Data-Oriented Design (DOD) is an approach of solving computing problems that require efficiency with an emphasis on the data. It was made popular by Mike Acton with his highly acclaimed talk Data-Oriented Design and C++ at CppCon2014. If you are a programmer and you haven’t seen the video yet, please do yourself a service and watch it (embedded below).

Over the course of time, I started to believe more and more in this approach. But a belief is just a belief, so in accordance with the goals of this blog, I need to move it towards true-belief and then to truth. This post is about adding evidence to support Data-Oriented Design.

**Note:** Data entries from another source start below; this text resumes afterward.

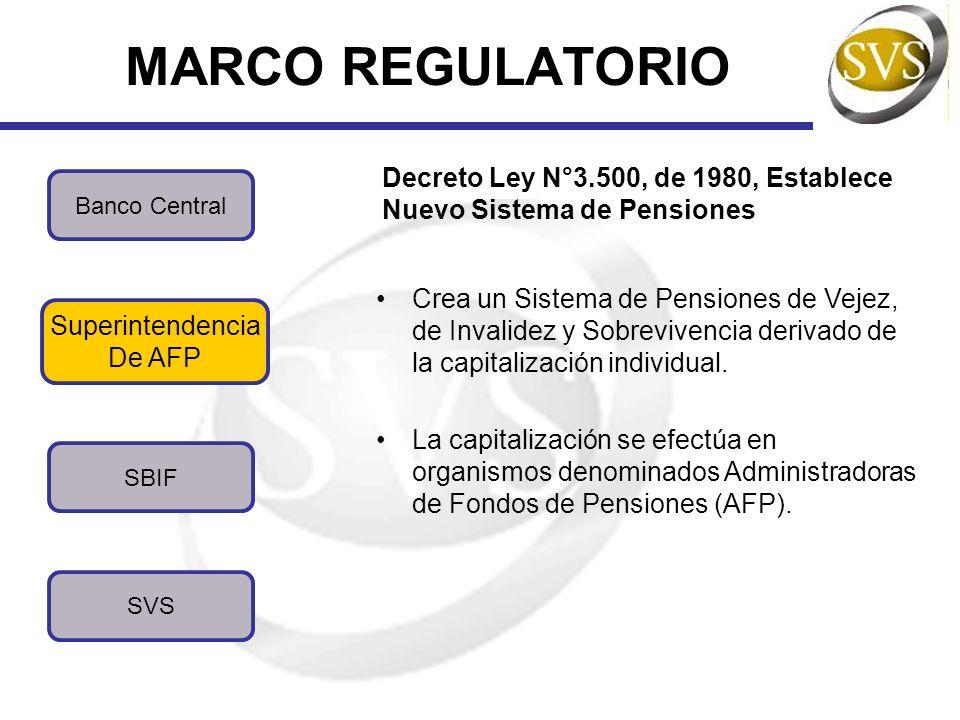 MARCO REGULATORIO SBIF SVS Banco Central Superintendencia De AFP Decreto Ley N°3.500, de 1980, Establece Nuevo Sistema de Pensiones Crea un Sistema de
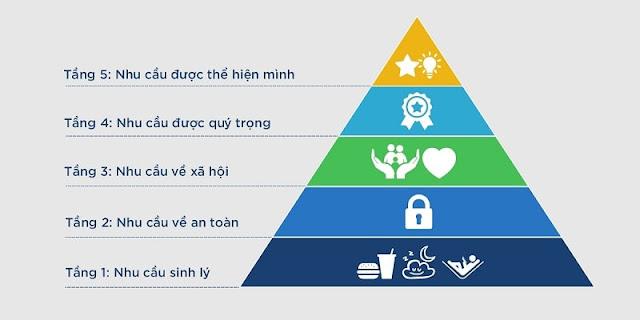tháp nhu cầu để xác định nhu cầu của khách hàng trong kinh doanh online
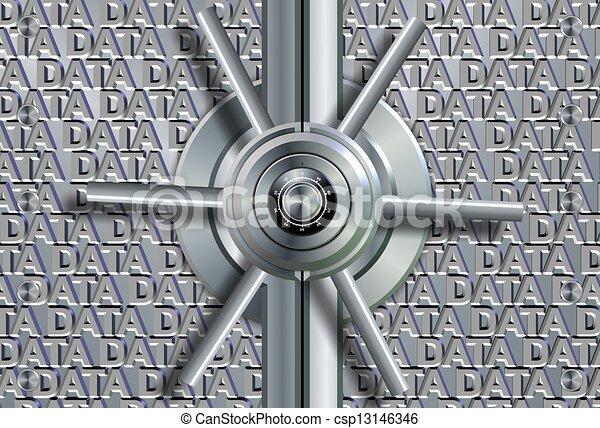 Data security - csp13146346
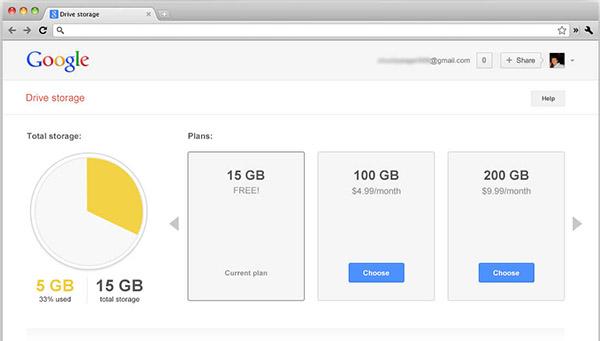 respaldo de fotos en Google Drive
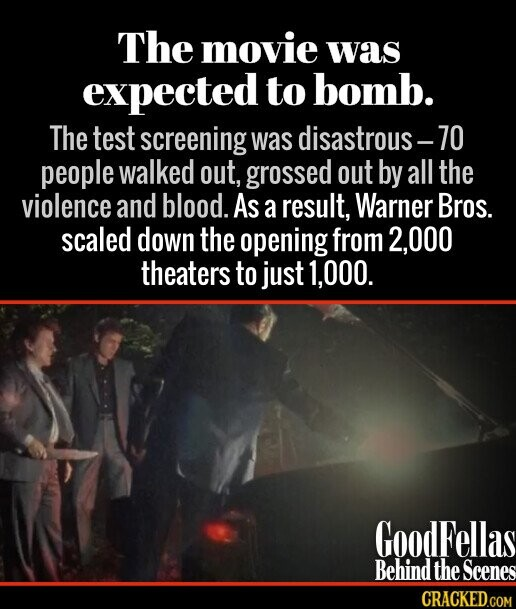 The movie was expected to bomb. The test screening was disastrous-70 people walked out, grossed out by all the violence and blood. As a result, Warner Bros. scaled down the opening from 2,000 theaters to just 1,000.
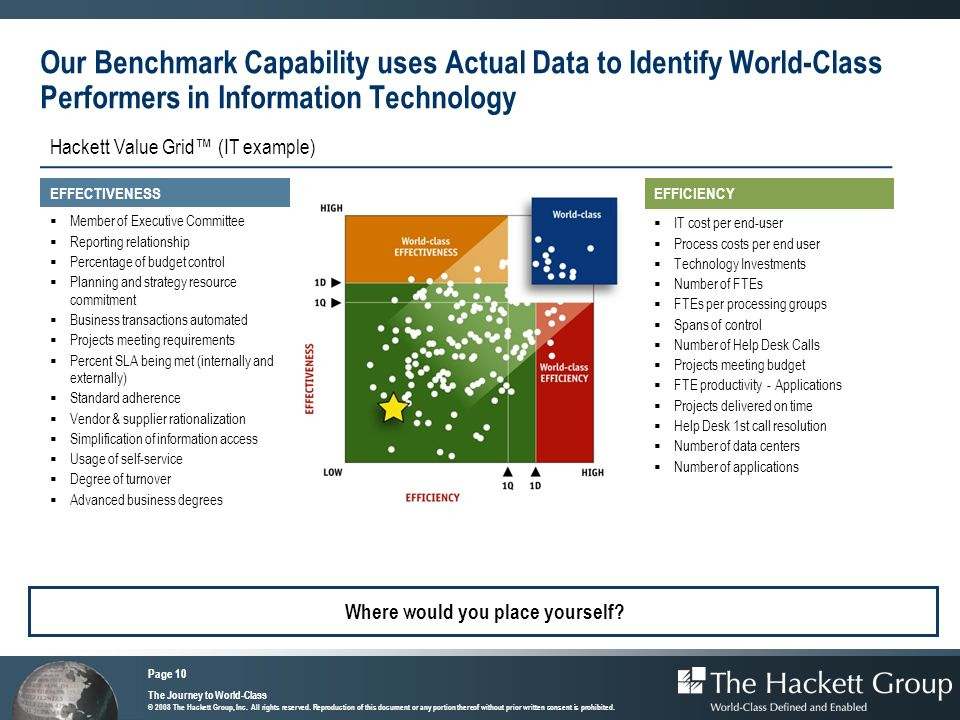 Our Benchmark Capability uses Actual Data to Identify World-Class Performers in Information Technology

What is Data-Oriented Design?

A few words here may not catch the essence of DOD, so please watch the video:

For the sake of completeness, I’ll also mention a few key points from Mike Acton’s talk:

  • program’s purpose = transform data
  • understand data → understand the problem
  • different data → different problem
  • hardware platform understanding → understand cost of problem

These should be contrasted with the main lies of software development:

  • software is a platform
  • code to be designed around the model of the world
  • code is more important than data

Solving problems you probably don’t have creates more problems that you definitely do Mike Acton

Applicability of Data-Oriented Design

After seeing the talk, it’s really important to frame the context in which DOD is applicable. Is it applicable to everybody?, is it applicable to all kinds of problems?, etc. If DOD is not generally applicable, then it is probably irrelevant to us.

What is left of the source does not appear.